• 7461
    daha önce bir başka konuda da belirtmiştim. tatminsiz insanlardan oluşan bir kitledir genel itibariyle. takım 8 maç üst üste kazanır. yirmi sene sonra feneri kadıköy'de yener. istim üstünde iken pandemi olur, en kritik beşiktaş maçını seyircisiz oynar. futbola ara verilir. sakat oyuncularından başa oynayacak takım kurarsın adeta. yöneticisi, teknik direktörü covid olur. başkanı beyin ameliyatı geçirir. bir yandan hakemler doğrar. lig lideri karşısında bu kadar eksikle deplasmanda çok iyi futbol oynar ama berabere kalır. taraftar 9 sezonda 8 şampiyonluk yaşamış teknik direktörden başlar eleştirmeye. galatasaray sevgisinden, heyecandan kalp krizi geçirme ihtimali en yüksek adamlardan birini, takımın sıkıştığı her anda elini cebine atan yöneticiyi eleştirir. kulübü daö zulmünden kurtaran, mide kanseri, beyin tümörü vs ne kadar illet varsa onlarla uğraşıp bir hafta sonra kamera karşısında galatasaray'ın menfaatini savunan başkanı eleştirir. çok sakatlanıyor diye futbolcusunu eleştirir. ligin gol kralı olan futbolcusunu eleştirir. oyuncunun sözleşmesinin altı ay dondurulmasını eleştirir. altı ay sözleşmesi dondurulan oyuncusunu hemen iyi oynamıyor diye eleştirir. kazansa da fark etmez takım neden 4-4-2 oynamıyor diye eleştirir. genç oyuncular neden oynatılmıyor diye eleştirir. genç yaşlı demeden oyuncuyu üst üste ikinci üçüncü hatasında hemen eleştirir.

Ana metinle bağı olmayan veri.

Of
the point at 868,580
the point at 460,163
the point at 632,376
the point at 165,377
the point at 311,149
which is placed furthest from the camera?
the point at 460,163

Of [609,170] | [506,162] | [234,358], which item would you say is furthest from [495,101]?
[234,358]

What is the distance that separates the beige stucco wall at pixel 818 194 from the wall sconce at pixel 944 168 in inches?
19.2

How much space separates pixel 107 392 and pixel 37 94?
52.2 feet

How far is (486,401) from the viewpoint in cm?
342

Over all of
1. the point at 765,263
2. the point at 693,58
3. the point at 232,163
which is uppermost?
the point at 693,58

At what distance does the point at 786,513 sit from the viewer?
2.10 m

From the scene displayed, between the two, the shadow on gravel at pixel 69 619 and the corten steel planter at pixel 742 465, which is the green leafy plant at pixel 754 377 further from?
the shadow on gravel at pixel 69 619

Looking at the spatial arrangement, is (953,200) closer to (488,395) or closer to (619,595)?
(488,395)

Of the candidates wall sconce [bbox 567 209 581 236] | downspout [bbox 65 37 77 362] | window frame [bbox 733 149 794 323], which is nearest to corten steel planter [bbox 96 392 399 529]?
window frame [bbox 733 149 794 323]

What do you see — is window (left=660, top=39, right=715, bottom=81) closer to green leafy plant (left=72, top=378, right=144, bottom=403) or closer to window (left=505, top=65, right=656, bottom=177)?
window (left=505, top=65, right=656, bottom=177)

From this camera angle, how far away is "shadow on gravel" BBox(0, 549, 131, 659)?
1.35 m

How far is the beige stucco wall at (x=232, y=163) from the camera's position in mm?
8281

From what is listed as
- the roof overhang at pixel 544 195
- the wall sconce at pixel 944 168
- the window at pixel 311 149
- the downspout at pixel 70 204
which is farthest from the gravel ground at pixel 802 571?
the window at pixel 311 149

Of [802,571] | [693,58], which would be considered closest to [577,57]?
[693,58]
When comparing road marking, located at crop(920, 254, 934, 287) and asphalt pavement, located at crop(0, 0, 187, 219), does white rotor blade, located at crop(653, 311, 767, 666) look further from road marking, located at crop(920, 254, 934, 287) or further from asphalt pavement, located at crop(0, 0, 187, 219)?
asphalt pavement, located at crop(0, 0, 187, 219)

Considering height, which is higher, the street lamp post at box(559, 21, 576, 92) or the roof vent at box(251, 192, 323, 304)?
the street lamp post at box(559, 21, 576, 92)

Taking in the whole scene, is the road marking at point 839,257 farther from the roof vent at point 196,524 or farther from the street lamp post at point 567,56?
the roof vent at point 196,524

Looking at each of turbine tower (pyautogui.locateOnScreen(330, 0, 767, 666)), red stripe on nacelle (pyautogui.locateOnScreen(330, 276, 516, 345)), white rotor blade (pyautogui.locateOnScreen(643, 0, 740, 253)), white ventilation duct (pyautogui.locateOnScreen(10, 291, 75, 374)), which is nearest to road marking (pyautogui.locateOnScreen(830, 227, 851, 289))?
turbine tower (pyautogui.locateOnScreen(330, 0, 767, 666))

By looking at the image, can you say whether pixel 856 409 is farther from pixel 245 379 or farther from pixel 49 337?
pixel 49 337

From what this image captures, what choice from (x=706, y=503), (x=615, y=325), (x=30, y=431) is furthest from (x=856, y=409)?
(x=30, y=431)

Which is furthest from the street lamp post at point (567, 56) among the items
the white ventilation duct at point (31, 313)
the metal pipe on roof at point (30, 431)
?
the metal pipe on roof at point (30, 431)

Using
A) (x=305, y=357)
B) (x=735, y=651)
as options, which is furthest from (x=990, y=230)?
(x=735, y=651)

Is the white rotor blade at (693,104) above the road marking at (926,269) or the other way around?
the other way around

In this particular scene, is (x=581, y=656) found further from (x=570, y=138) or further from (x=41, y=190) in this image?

    bunları kötü anlamda yazmadım. daha önce de belirtmiştim. bu durumun galatasaray'ı diğer takımlardan ayıran çok önemli bir özellik olduğunu düşünüyorum. fenerbahçe taraftarına bakın böyle bir şey göremezsiniz. ellerinde kalan tek teselliyi kaybettikleri sezon on kişi kalmış takımı hileyle hurdayla son dakikada yendiklerinde tatmin olur fener taraftarı. ya da bir futbolcuyu rakip takımın elinden aldıklarında. hiçbir hedefleri kalmamıştır ligde ama fark etmez. bu yüzden üzerlerindeki ölü toprağını silkeleyemezler.